This isn't how it was supposed to go. The Maryland football team didn't plan to lose six games in a row this season, go through a coaching change and miss postseason play with three games still left to play. No matter external expectations, this has always been a confident bunch of players and coaches. If it weren't, none of them would be here at all.
But with Maryland at 2-7, the motivational allure of a bowl game is no longer plausible. Yet the team still has a quarter of the season to play, not yet done with the brutish grind of Big Ten football. As the Terrapins get ready to visit No. 13 Michigan State as two-touchdown underdogs, they've had to dig in – business as usual. .
"You can't really look at it like that. You've just got to go into it as, ‘The past is the past, and we have a game this week.' With a competitive mentality, you have to want to win no matter what the situation is, the circumstances," quarterback Perry Hills said Wednesday. "You have to prepare as if you have another game, which we do."
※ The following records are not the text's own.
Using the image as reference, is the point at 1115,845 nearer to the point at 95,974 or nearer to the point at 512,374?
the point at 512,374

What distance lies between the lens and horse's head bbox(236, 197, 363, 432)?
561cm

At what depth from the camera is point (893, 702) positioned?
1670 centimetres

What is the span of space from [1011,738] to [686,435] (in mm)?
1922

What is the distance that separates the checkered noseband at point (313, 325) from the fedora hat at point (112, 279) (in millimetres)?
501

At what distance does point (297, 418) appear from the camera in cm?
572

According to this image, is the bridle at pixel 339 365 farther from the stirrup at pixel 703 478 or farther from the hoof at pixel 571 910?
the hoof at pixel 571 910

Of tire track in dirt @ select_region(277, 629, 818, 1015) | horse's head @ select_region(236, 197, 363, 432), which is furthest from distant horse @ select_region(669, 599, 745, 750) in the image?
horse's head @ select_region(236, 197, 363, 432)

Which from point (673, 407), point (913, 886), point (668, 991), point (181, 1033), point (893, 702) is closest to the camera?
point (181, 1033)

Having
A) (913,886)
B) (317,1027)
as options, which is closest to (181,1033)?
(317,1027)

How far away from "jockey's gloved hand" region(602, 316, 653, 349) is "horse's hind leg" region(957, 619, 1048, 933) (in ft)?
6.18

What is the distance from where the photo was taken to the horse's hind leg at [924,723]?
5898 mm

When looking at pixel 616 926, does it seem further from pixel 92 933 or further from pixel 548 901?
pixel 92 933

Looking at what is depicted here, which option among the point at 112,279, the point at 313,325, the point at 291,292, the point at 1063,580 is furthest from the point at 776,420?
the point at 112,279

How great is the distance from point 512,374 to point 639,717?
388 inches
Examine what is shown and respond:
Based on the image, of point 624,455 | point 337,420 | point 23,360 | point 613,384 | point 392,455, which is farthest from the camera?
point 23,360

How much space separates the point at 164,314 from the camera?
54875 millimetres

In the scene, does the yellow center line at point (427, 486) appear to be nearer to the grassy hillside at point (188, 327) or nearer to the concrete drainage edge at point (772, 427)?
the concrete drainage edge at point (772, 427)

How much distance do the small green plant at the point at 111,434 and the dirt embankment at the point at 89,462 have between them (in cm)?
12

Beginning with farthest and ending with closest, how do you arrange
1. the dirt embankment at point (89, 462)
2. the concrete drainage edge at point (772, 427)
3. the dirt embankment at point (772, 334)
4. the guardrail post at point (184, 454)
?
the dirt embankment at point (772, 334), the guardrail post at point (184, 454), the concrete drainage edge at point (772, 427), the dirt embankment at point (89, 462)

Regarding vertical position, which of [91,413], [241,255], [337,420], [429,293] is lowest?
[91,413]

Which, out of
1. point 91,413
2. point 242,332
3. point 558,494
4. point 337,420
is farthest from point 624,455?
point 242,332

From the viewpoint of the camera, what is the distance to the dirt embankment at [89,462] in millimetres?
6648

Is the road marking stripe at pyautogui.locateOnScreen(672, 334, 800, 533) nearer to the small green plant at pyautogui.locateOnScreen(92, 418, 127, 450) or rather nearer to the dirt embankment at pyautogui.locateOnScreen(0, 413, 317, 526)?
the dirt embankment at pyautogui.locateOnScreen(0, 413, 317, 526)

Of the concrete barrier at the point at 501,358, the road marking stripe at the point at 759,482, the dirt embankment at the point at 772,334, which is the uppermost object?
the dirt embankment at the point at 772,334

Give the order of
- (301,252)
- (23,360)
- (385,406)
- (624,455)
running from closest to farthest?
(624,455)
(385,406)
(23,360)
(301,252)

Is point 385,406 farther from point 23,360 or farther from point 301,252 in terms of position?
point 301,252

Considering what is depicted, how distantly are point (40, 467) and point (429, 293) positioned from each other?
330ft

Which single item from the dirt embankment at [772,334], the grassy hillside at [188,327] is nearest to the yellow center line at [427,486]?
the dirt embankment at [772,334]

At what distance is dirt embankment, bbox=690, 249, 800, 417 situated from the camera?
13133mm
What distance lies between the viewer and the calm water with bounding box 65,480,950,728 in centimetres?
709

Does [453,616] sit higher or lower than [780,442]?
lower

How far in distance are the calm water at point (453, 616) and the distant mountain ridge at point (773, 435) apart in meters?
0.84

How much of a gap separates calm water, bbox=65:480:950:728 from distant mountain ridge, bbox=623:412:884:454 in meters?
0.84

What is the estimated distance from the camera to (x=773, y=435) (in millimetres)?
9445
At the very least, Maryland's players still get to play together. Some of them have bonded within this program for four or five seasons. Many are about to dress for the final organized football games of their lives.
"It definitely stinks, not being able to have a bowl game," Hills said. "But we're a family. We get to go out and do what we love every single day, and that's play football with each other. We still are having fun, and we still get to have that bonding together."
All the while, Maryland has had to compartmentalize. Running back Wes Brown – starting ahead of senior Brandon Ross against the Spartans – said players have "kept our spirits up" with a workmanlike attitude.
"Just because your season's bad doesn't mean that you should stop improving on technique and stuff like that," Brown said. "We're just focusing on doing the things right that we need to do and keep fighting."
On Tuesday, interim head coach Mike Locksley sounded a similar message.
"I said to the guys that obviously our goal is to prolong the season," Locksley said. "We won't be able to extend our season with the bowl opportunity, but as I told the guys, this is also the start for young players. I really feel that this could be the nucleus for a team that could contend for a Big Ten Championship, and that they have to continue to prepare, give the effort of that type of team. And as I told the seniors, this is their legacy."
Beyond that, Maryland players and coaches said they're driven by a simple love for competition.
"It's competition. Every game's a competition," defensive coordinator Keith Dudzinski said. "You don't stop playing because everything's against you."
Inside linebacker Jermaine Carter, the Terrapins' leading tackler on the year with 64.5 stops, said his desire for Maryland not to simply roll over in the season's home stretch has deep roots.
"This is something instilled in me growing up," Carter said. "Just a quote that I always think of: ‘Carters don't quit, and Carters always got pride,' something my dad always told me. I'm never going to give up, no matter how bad things get. I'm going to keep pushing and keep fighting until the end."